警察的硬底皮鞋踏出沉悶的聲響。
他停在門邊,擋住了試圖往外退的囡囡。
屋子裏的燈沒開,灰塵在走廊漏進來的光柱裏飛揚。
警察看著滿地狼藉的碎紙片。
視線掃過被踢翻的機器,最後定在媽那張滿是怒氣的臉上。
“別找了。”聲音沒有起伏,公事公辦的口吻。
他拉開手裏的黑色文件夾,抽出一張紙。按在落滿灰塵的桌子上。
那是一張醫院出具的胃癌晚期診斷書。
“住戶三天前已經死了。”
媽臉上的冷笑瞬間卡住。眼角的肌肉猛地抽動了兩下。
“不可能!”她拔高了音量,塗著紅色的指甲用力點著桌子,
“她壯得像頭牛!前天還發脾氣不接電話!”
警察沒有接她的話,他從另一個證物袋裏拿出一個牛皮紙信封。
媽下意識伸手接住。信封上粗頭馬克筆寫著的字,直直撞進她眼睛裏。
那是寫著我名字的死亡證明。
“她的屍體在市醫院,家屬去認領吧。”
媽的手猛地一抖。
她整個人踉蹌著後退,後背重重撞翻了身後的折疊椅。
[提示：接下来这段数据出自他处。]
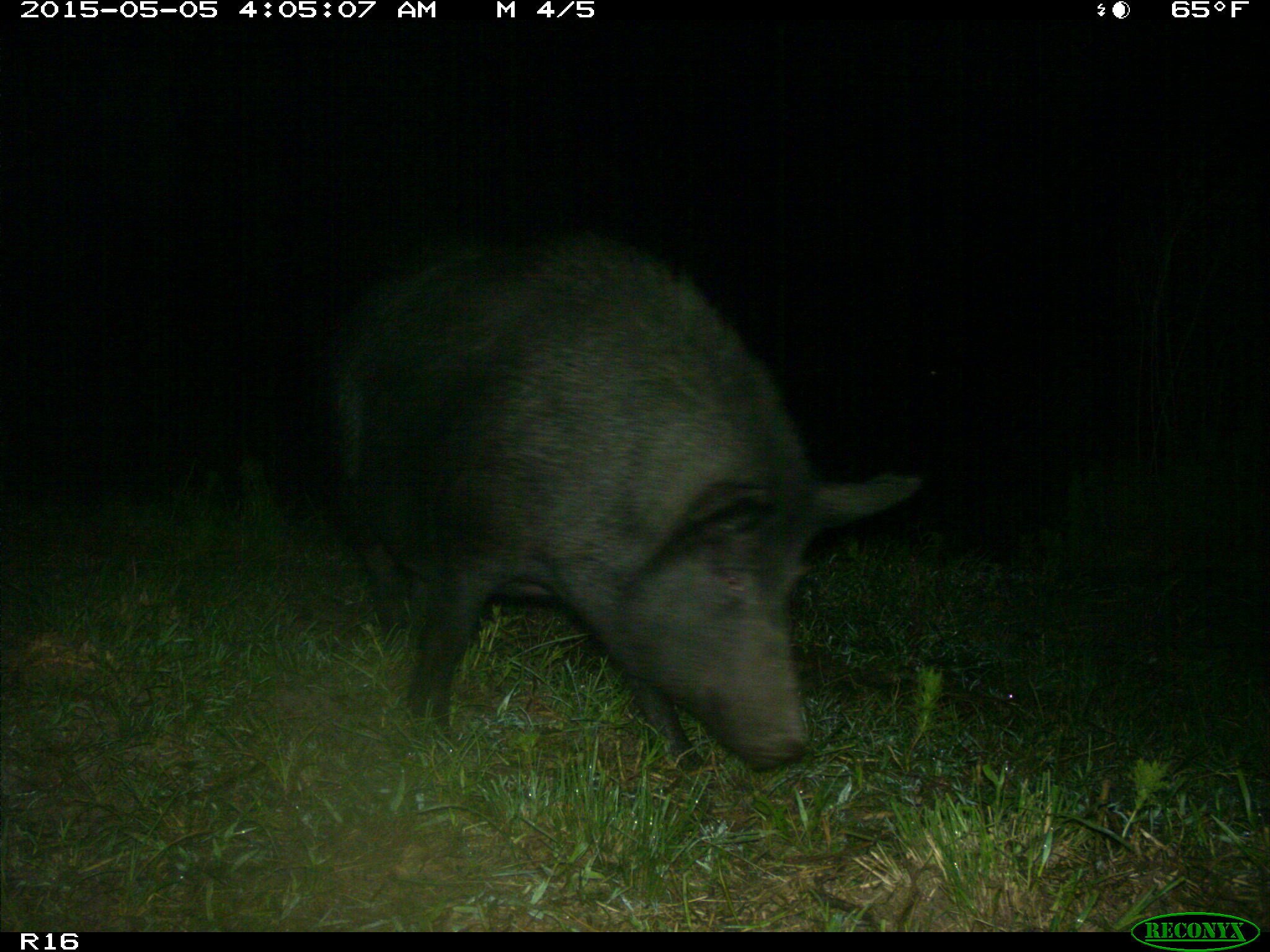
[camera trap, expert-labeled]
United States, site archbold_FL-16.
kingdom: Animalia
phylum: Chordata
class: Mammalia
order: Artiodactyla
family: Suidae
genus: Sus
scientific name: Sus scrofa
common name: wild boar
Sus scrofa (wild boar).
砰的一聲巨響,在逼仄的屋子裏回蕩。
市醫院的地下二層。
沒有窗戶。
走廊裏的風是貼著地皮吹的,沉重又發冷。
媽發了瘋一樣撞開太平間的雙開門。
囡囡在後麵扶著牆壁,雙腿軟得走不動道,隻能一點點往前蹭。
值班醫生低頭核對了一遍手裏的單據。“三十七號櫃。”
不鏽鋼的冷櫃把手被拉開。滑軌發出刺耳的金屬摩擦聲。一具推車被拉了出來。
白色的裹屍袋拉鏈從頭頂向下拉開一半。
露出一塊係在腳趾上的塑料名牌。上麵印著兩個黑字。“依萍”。
媽站在原地。渾身發抖。上下牙齒打著戰,發出咯咯的輕響。
“死丫頭......”她死死盯著袋子裏的那張臉,“死丫頭還在裝......”
她猛地拔腿,大步跨過去。平底皮鞋在水磨石地板上砸出雜亂的回音。
她衝到推車前,高高揚起右手。
她要像過去二十多年裏的每一次那樣。
狠狠給這個不聽話、愛惹事、不知感恩的女兒一巴掌。把她打醒。讓她乖乖站起來低頭認錯。
巴掌重重落下。
沒有肌肉碰撞的清脆回聲。
她的手掌陷進了一塊僵硬的肉裏,硌得手骨生疼。
那是屬於死人的溫度。
那股冷氣順著她的手心,鑽進血管,瞬間凍結了她嗓子眼裏的所有罵聲。